Please output the lines shown below exactly as they appear.

⟨

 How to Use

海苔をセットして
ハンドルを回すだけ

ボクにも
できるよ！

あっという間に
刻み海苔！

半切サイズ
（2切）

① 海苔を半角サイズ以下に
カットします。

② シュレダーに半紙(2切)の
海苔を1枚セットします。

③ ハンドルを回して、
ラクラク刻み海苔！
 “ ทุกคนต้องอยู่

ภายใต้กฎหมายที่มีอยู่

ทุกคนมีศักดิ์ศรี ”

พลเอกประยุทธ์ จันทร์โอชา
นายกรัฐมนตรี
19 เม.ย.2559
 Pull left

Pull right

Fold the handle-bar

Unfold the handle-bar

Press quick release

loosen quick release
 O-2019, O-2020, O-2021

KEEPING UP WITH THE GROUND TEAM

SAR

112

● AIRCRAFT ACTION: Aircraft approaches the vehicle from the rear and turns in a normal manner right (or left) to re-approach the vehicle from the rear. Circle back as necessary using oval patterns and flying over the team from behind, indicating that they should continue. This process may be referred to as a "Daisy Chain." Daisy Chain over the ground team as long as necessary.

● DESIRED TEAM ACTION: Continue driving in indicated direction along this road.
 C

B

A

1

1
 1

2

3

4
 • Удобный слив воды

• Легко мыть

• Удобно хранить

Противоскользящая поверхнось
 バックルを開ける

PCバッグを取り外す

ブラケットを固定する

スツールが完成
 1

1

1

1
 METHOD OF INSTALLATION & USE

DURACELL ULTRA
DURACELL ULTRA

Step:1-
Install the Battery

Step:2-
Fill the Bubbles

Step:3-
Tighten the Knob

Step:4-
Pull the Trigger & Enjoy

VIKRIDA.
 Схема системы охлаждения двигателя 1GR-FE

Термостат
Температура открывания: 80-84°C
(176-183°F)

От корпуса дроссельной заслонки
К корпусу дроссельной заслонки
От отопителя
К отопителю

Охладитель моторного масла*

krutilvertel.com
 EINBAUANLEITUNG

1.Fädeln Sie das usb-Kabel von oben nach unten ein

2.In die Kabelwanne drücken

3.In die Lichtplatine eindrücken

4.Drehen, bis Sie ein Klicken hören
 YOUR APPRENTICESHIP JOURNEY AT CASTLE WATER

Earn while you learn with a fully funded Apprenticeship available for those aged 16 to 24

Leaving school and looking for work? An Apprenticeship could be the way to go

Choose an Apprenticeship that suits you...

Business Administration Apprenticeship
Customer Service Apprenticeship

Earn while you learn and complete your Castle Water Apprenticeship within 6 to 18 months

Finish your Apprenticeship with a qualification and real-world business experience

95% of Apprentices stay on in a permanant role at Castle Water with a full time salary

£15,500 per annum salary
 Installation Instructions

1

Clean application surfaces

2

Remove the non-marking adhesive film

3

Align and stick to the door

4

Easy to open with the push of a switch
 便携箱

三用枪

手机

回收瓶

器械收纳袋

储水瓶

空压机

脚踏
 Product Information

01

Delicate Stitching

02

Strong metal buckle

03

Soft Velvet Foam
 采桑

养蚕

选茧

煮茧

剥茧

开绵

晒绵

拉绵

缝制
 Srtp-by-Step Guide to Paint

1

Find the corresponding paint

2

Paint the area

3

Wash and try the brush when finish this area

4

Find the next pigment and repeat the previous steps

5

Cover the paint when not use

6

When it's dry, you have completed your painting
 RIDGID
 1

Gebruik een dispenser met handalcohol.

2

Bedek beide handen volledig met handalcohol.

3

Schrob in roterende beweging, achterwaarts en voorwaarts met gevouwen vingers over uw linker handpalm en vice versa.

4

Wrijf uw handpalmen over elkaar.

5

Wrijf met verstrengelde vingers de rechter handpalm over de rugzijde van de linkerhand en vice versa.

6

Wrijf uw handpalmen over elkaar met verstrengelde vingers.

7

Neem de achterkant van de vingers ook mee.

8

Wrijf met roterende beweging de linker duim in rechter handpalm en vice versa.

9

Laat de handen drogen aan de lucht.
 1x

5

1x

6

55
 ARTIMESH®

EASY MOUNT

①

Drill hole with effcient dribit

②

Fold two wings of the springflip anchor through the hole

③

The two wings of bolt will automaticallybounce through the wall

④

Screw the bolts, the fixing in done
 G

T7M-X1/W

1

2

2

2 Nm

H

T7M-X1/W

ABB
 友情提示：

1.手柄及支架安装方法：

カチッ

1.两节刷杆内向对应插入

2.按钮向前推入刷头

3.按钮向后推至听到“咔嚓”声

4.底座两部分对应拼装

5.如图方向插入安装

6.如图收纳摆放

⟩

▶ [Response area]:
 How to Use

海苔をセットして
ハンドルを回すだけ

ボクにも
できるよ！

あっという間に
刻み海苔！

半切サイズ
（2切）

① 海苔を半角サイズ以下に
カットします。

② シュレダーに半紙(2切)の
海苔を1枚セットします。

③ ハンドルを回して、
ラクラク刻み海苔！
 “ ทุกคนต้องอยู่

ภายใต้กฎหมายที่มีอยู่

ทุกคนมีศักดิ์ศรี ”

พลเอกประยุทธ์ จันทร์โอชา
นายกรัฐมนตรี
19 เม.ย.2559
 Pull left

Pull right

Fold the handle-bar

Unfold the handle-bar

Press quick release

loosen quick release
 O-2019, O-2020, O-2021

KEEPING UP WITH THE GROUND TEAM

SAR

112

● AIRCRAFT ACTION: Aircraft approaches the vehicle from the rear and turns in a normal manner right (or left) to re-approach the vehicle from the rear. Circle back as necessary using oval patterns and flying over the team from behind, indicating that they should continue. This process may be referred to as a "Daisy Chain." Daisy Chain over the ground team as long as necessary.

● DESIRED TEAM ACTION: Continue driving in indicated direction along this road.
 C

B

A

1

1
 1

2

3

4
 • Удобный слив воды

• Легко мыть

• Удобно хранить

Противоскользящая поверхнось
 バックルを開ける

PCバッグを取り外す

ブラケットを固定する

スツールが完成
 1

1

1

1
 METHOD OF INSTALLATION & USE

DURACELL ULTRA
DURACELL ULTRA

Step:1-
Install the Battery

Step:2-
Fill the Bubbles

Step:3-
Tighten the Knob

Step:4-
Pull the Trigger & Enjoy

VIKRIDA.
 Схема системы охлаждения двигателя 1GR-FE

Термостат
Температура открывания: 80-84°C
(176-183°F)

От корпуса дроссельной заслонки
К корпусу дроссельной заслонки
От отопителя
К отопителю

Охладитель моторного масла*

krutilvertel.com
 EINBAUANLEITUNG

1.Fädeln Sie das usb-Kabel von oben nach unten ein

2.In die Kabelwanne drücken

3.In die Lichtplatine eindrücken

4.Drehen, bis Sie ein Klicken hören
 YOUR APPRENTICESHIP JOURNEY AT CASTLE WATER

Earn while you learn with a fully funded Apprenticeship available for those aged 16 to 24

Leaving school and looking for work? An Apprenticeship could be the way to go

Choose an Apprenticeship that suits you...

Business Administration Apprenticeship
Customer Service Apprenticeship

Earn while you learn and complete your Castle Water Apprenticeship within 6 to 18 months

Finish your Apprenticeship with a qualification and real-world business experience

95% of Apprentices stay on in a permanant role at Castle Water with a full time salary

£15,500 per annum salary
 Installation Instructions

1

Clean application surfaces

2

Remove the non-marking adhesive film

3

Align and stick to the door

4

Easy to open with the push of a switch
 便携箱

三用枪

手机

回收瓶

器械收纳袋

储水瓶

空压机

脚踏
 Product Information

01

Delicate Stitching

02

Strong metal buckle

03

Soft Velvet Foam
 采桑

养蚕

选茧

煮茧

剥茧

开绵

晒绵

拉绵

缝制
 Srtp-by-Step Guide to Paint

1

Find the corresponding paint

2

Paint the area

3

Wash and try the brush when finish this area

4

Find the next pigment and repeat the previous steps

5

Cover the paint when not use

6

When it's dry, you have completed your painting
 RIDGID
 1

Gebruik een dispenser met handalcohol.

2

Bedek beide handen volledig met handalcohol.

3

Schrob in roterende beweging, achterwaarts en voorwaarts met gevouwen vingers over uw linker handpalm en vice versa.

4

Wrijf uw handpalmen over elkaar.

5

Wrijf met verstrengelde vingers de rechter handpalm over de rugzijde van de linkerhand en vice versa.

6

Wrijf uw handpalmen over elkaar met verstrengelde vingers.

7

Neem de achterkant van de vingers ook mee.

8

Wrijf met roterende beweging de linker duim in rechter handpalm en vice versa.

9

Laat de handen drogen aan de lucht.
 1x

5

1x

6

55
 ARTIMESH®

EASY MOUNT

①

Drill hole with effcient dribit

②

Fold two wings of the springflip anchor through the hole

③

The two wings of bolt will automaticallybounce through the wall

④

Screw the bolts, the fixing in done
 G

T7M-X1/W

1

2

2

2 Nm

H

T7M-X1/W

ABB
 友情提示：

1.手柄及支架安装方法：

カチッ

1.两节刷杆内向对应插入

2.按钮向前推入刷头

3.按钮向后推至听到“咔嚓”声

4.底座两部分对应拼装

5.如图方向插入安装

6.如图收纳摆放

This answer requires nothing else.